[Excerpts of spatial question data]
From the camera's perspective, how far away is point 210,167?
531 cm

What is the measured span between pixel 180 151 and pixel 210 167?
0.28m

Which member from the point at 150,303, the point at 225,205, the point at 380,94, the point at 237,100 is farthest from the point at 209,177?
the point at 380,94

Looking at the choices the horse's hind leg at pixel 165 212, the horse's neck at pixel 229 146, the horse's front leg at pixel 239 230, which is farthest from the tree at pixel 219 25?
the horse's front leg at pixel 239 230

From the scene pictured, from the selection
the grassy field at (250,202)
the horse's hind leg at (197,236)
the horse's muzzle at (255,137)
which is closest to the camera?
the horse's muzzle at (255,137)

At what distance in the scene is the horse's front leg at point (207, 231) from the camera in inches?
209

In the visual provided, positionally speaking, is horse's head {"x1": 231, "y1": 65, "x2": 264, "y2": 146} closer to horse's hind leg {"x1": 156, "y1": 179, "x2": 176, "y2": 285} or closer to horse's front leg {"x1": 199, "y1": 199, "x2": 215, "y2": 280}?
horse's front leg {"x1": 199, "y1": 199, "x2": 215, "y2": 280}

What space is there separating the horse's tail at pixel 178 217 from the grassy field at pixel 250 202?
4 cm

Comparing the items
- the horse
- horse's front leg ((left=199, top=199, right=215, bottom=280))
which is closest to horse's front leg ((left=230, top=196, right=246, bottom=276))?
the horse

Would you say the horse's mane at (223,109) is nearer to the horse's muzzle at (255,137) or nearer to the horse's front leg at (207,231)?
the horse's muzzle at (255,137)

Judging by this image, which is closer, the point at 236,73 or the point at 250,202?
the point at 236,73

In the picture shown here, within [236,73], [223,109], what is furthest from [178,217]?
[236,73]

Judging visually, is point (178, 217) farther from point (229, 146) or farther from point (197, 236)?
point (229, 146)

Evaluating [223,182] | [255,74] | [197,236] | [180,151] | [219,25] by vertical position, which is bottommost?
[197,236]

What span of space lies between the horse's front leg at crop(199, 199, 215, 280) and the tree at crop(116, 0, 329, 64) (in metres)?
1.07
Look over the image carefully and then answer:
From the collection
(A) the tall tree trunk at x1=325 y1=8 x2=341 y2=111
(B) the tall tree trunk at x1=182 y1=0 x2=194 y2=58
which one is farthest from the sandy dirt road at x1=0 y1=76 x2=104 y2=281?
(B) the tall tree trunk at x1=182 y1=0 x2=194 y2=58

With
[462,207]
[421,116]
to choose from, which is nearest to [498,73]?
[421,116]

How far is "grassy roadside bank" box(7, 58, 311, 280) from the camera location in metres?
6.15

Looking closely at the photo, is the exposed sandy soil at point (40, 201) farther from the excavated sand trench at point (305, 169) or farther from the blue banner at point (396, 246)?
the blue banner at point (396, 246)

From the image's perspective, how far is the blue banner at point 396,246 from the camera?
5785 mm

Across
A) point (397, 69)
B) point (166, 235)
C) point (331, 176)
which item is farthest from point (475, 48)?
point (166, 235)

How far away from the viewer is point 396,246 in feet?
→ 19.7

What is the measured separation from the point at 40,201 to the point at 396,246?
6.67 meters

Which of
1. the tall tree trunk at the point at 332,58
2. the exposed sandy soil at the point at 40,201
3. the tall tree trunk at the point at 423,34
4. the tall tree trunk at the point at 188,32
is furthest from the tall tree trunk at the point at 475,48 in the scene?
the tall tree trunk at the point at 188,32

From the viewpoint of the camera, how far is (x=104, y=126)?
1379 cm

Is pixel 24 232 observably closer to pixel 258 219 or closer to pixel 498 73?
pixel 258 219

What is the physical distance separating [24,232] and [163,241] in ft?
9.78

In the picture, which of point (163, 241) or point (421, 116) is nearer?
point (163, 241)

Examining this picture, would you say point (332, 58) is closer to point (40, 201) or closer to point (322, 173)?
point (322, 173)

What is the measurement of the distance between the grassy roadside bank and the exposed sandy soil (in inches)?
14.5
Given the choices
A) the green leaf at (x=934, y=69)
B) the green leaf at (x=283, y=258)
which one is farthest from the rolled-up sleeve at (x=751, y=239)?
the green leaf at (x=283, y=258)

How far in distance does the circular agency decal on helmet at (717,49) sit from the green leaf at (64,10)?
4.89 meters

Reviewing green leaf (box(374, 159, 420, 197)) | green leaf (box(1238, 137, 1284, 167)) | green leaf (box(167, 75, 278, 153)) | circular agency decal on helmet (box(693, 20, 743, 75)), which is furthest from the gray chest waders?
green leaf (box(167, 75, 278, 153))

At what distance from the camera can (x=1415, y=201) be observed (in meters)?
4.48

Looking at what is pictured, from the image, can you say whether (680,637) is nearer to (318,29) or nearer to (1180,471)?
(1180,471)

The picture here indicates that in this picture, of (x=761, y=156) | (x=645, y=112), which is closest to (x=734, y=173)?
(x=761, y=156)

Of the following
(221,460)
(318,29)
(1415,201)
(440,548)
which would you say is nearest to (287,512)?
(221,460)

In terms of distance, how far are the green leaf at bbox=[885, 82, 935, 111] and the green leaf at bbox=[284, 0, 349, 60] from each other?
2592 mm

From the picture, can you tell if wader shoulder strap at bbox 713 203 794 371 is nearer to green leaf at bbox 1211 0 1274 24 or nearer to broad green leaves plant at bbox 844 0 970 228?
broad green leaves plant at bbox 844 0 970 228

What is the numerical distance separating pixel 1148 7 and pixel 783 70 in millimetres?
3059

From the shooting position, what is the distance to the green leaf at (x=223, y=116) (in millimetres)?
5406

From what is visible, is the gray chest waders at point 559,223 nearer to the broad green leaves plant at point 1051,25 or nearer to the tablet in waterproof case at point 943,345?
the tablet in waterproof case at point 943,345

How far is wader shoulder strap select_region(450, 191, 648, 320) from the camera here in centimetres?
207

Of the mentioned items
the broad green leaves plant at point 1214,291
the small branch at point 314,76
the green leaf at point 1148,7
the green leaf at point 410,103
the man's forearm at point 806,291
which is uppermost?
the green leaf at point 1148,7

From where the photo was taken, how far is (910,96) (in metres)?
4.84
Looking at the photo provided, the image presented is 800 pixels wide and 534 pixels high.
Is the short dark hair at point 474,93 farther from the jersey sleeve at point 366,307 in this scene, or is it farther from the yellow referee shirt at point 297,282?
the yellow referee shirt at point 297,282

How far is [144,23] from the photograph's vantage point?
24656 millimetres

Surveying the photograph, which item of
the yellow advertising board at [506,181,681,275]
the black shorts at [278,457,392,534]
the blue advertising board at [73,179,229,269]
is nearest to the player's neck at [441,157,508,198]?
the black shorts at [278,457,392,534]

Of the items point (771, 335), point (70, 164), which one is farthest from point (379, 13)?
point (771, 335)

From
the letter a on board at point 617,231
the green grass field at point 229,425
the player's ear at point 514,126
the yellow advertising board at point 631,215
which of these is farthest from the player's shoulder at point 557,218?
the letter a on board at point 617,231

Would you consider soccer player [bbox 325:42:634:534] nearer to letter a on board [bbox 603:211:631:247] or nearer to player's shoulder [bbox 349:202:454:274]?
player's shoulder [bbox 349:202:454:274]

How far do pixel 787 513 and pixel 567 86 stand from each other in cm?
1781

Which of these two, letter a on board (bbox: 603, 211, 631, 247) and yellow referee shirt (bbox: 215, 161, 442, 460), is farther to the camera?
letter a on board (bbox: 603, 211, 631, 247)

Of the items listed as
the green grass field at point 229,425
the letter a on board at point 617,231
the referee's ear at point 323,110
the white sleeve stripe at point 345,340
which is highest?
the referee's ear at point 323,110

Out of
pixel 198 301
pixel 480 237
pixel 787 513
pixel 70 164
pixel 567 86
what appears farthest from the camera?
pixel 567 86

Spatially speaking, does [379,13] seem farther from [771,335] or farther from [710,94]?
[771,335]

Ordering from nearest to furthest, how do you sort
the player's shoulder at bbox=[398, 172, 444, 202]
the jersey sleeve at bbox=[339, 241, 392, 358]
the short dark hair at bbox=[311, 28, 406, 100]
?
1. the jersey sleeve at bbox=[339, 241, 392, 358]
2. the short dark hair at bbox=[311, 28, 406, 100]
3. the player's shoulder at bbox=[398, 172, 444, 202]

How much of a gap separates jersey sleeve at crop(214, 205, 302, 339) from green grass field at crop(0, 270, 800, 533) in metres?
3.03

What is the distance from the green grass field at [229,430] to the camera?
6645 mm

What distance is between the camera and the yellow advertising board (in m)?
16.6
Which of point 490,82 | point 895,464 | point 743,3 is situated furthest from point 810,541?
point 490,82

• Instruction
Starting at the line with "Spatially speaking, does", copy every line up to and including the last one in the entries above.

• Written answer
Spatially speaking, does [379,13] seem farther from [771,335] or farther from [710,94]?
[771,335]

Ordering from nearest to furthest, how do you sort
the player's shoulder at bbox=[398, 172, 444, 202]
the jersey sleeve at bbox=[339, 241, 392, 358]
the short dark hair at bbox=[311, 28, 406, 100]
?
1. the jersey sleeve at bbox=[339, 241, 392, 358]
2. the short dark hair at bbox=[311, 28, 406, 100]
3. the player's shoulder at bbox=[398, 172, 444, 202]

How much of a gap separates jersey sleeve at crop(214, 205, 302, 339) from green grass field at crop(0, 270, 800, 533) in metres?
3.03

What is the distance from the green grass field at [229,430] to the camera?
6645 mm

What distance is between the camera and the yellow advertising board (in m)?
16.6
Which of point 490,82 | point 895,464 | point 743,3 is situated furthest from point 810,541?
point 490,82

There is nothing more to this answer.